The Securities and Exchange Board of India (Sebi) has made it easier for listed companies under financial stress to find a white knight.
The markets regulator has eased the pricing formula and waived off the open offer requirement for investments in a company with stressed assets. It, however, has kept out promoters from making such investments and has set strict eligibility criteria to prevent misuse of the relaxation.
Usually, the mandatory 26 per cent open offer and pricing formula —which is the average price for the past 26 weeks — discourage a potential financial or strategic investor from investing in a company under stress, which is often triggered by unsustainable debt levels, even as business prospects remain encouraging.
Sebi has now said capital infusion in stressed firms can take place at a more recent stock price-two-week average. Further, such investments will be exempted from open offer even if it breaches the 25 per cent threshold or if it results in a change in control. “These are significant changes and will enable a bunch of companies to find white knights,” said Manan Lahoty, partner, IndusLaw. “Eradicating the stringent requirements will help attract investors and provide financial aid to review stressed companies,” said Sonam Chandwani, managing partner, KS Legal.
The regulator, however, has set stiff conditions to determine a “stressed company” and also who can qualify as an investor and how the funds so raised are used.
The regulator said a listed entity will have to meet any two of three conditions it has laid down to be eligible for the relaxations. According to Sebi, the company should be in default for at least 90 days, its financial instruments should have a D (default) rating from a credit rating agency or it should have entered into an inter-creditor agreement under the Reserve Bank of India’s directions dated June 7, 2019.

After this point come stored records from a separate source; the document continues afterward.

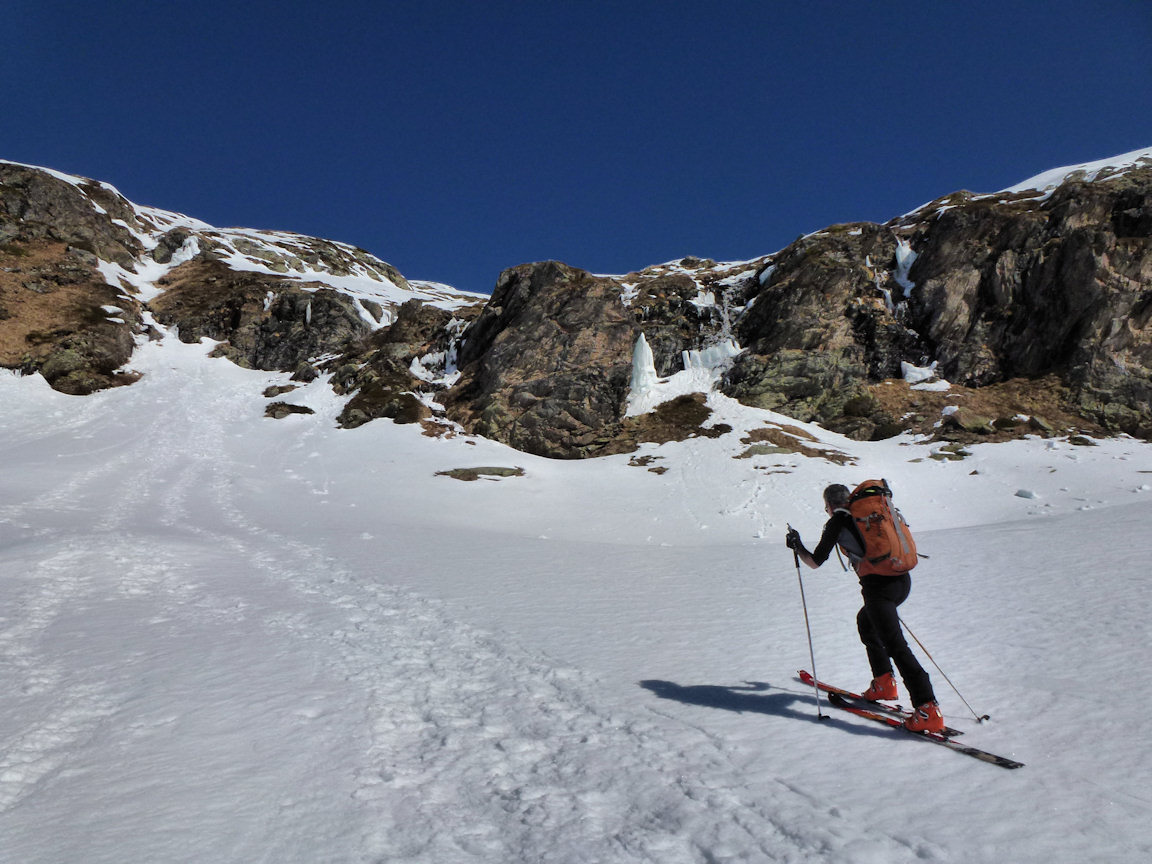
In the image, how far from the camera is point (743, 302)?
47.2 metres

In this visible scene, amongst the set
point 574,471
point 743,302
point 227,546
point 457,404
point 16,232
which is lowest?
point 227,546

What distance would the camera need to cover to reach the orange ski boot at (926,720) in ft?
15.4

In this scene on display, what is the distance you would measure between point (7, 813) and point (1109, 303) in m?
48.8

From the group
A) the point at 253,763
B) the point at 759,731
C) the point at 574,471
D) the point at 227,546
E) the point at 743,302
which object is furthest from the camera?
the point at 743,302

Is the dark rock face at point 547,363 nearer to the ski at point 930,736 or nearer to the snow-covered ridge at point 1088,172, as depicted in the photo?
the ski at point 930,736

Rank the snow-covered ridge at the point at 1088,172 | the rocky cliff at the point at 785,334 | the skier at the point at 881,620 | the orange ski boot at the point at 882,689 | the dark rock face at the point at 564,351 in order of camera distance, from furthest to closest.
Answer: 1. the snow-covered ridge at the point at 1088,172
2. the dark rock face at the point at 564,351
3. the rocky cliff at the point at 785,334
4. the orange ski boot at the point at 882,689
5. the skier at the point at 881,620

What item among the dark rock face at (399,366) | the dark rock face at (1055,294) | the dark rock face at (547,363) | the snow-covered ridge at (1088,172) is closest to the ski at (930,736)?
the dark rock face at (547,363)

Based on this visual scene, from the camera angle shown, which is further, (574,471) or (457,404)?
(457,404)

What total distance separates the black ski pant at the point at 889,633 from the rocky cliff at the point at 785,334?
28045 millimetres

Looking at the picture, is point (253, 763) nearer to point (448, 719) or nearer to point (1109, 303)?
point (448, 719)

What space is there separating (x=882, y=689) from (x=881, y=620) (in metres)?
0.77

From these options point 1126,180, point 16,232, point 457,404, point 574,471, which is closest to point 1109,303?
point 1126,180

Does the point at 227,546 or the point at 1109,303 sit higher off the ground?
the point at 1109,303

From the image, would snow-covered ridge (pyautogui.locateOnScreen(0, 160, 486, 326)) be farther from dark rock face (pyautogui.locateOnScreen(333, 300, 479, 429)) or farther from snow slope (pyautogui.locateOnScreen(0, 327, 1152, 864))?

Many listed companies in the telecom, hotel and infrastructure space are under immense stress, but won’t meet the edibility norms. “The eligibility norms limit the benefit of relaxations. Also, the multiple pre-conditions prescribed would create challenges from implementation and enforcement perspectives. Last, while there is a requirement to obtain an auditors certificate, ongoing compliance and monitoring of end-use via the agency will be a challenge,” said Moin Ladha, partner, Khaitan & Co.
Besides the eligibility criteria, Sebi has set other conditions — such as shares cannot be allotted to entities belonging to the promoter group and wilful defaulters or fugitive economic offenders. Also, such allotment will require the approval of the majority of minority shareholders. The end-use of the proceeds raised via such preferential allotment will have to be disclosed, monitored, and certified by the auditor.
Experts say the scheme should have been extended to the promoter group, as well. “A quick infusion of capital from the existing promoters could be a valid option. The preferential allotment route for promoters is practically shut since the pricing threshold still depends on the pre-Covid price levels. This opportunity could have been used to allow promoters, although with a few more safeguards,” said Lahoty.